━━ Selected passage
A five-year grant from the Canadian Institutes of Health Research was recently awarded to a team of researchers across Canada, including Murooka, to find a cure for HIV. “If each of us can make an incremental advance, you can advance that collective knowledge to hopefully completely eliminate this virus,” he said.
The department has strong scientific links with the Children’s Hospital Research Institute of Manitoba, Research Institute of Oncology and Hematology, Manitoba Centre for Proteomics and Systems Biology, National Microbiology Laboratory and Health Sciences Centre.
Marshall hopes to foster interdisciplinary relationships with research groups that share overlapping interests, allowing immunologists to provide expertise on teams that study cancer and chronic diseases such as arthritis, asthma and allergies.
“I think we bring new insights when we’re involved in this kind of interprofessional research,” he said. “That’s something I will be promoting – to build connections between our faculty and research teams across the Rady Faculty of Health Sciences.”
━━━━
━━ Excerpted data
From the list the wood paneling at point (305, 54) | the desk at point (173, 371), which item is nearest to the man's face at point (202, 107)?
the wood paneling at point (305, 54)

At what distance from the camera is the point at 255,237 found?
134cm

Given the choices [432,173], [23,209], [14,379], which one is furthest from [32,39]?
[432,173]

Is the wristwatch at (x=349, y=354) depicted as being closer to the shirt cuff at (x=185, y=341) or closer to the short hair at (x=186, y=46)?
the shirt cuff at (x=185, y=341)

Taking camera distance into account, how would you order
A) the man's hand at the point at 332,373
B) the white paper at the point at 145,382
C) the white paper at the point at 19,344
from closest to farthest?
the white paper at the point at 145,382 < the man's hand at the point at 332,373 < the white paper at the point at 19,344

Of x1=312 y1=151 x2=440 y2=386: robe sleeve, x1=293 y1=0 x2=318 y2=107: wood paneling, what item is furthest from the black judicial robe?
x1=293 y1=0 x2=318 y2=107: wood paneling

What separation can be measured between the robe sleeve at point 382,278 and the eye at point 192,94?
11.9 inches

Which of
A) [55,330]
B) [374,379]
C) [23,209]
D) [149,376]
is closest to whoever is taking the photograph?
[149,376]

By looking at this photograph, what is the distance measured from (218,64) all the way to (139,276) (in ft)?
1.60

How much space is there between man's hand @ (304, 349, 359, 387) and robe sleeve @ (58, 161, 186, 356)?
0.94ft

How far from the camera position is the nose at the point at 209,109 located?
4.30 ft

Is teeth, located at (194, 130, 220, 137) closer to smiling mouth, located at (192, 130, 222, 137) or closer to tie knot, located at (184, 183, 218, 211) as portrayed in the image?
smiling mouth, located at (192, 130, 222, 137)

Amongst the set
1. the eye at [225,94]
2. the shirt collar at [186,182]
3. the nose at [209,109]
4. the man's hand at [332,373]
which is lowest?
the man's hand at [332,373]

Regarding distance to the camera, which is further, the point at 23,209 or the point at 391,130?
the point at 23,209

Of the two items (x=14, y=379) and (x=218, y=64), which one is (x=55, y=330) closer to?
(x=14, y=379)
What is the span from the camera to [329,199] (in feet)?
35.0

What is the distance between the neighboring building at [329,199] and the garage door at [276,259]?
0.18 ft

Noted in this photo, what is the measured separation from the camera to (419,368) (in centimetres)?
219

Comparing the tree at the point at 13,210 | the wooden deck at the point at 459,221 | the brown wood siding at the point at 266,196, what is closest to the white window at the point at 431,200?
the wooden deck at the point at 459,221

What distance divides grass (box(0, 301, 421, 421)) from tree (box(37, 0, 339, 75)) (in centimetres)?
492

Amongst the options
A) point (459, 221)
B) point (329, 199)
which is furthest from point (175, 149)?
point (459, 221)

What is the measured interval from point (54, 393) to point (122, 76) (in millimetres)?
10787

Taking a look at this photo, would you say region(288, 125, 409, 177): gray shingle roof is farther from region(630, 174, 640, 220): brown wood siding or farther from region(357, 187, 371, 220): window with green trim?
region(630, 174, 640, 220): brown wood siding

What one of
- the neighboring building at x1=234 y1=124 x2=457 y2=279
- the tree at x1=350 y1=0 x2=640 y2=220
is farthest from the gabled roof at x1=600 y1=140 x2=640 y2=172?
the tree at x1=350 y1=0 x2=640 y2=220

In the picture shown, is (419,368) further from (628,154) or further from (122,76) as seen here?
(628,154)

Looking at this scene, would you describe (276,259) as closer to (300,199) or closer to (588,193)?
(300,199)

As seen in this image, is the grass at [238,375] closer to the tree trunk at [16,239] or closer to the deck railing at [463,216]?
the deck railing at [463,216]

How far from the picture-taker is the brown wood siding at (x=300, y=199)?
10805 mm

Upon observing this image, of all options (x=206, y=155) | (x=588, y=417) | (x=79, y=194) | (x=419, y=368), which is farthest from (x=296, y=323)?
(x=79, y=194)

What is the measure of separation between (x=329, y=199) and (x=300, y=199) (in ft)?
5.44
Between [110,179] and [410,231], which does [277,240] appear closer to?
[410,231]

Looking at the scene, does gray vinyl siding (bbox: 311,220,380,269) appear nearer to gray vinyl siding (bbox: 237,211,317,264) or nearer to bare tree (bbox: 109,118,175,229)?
━━━━
Tasks and exercises:
1. Retype the immunology research passage from "A five-year grant" up to and including "asthma and allergies.".
2. List every institution or centre that the immunology research passage names as having strong scientific links with the department.

Answer set:
1.
A five-year grant from the Canadian Institutes of Health Research was recently awarded to a team of researchers across Canada, including Murooka, to find a cure for HIV. “If each of us can make an incremental advance, you can advance that collective knowledge to hopefully completely eliminate this virus,” he said.
The department has strong scientific links with the Children’s Hospital Research Institute of Manitoba, Research Institute of Oncology and Hematology, Manitoba Centre for Proteomics and Systems Biology, National Microbiology Laboratory and Health Sciences Centre.
Marshall hopes to foster interdisciplinary relationships with research groups that share overlapping interests, allowing immunologists to provide expertise on teams that study cancer and chronic diseases such as arthritis, asthma and allergies.

2.
Children’s Hospital Research Institute of Manitoba
Research Institute of Oncology and Hematology
Manitoba Centre for Proteomics and Systems Biology
National Microbiology Laboratory
Health Sciences Centre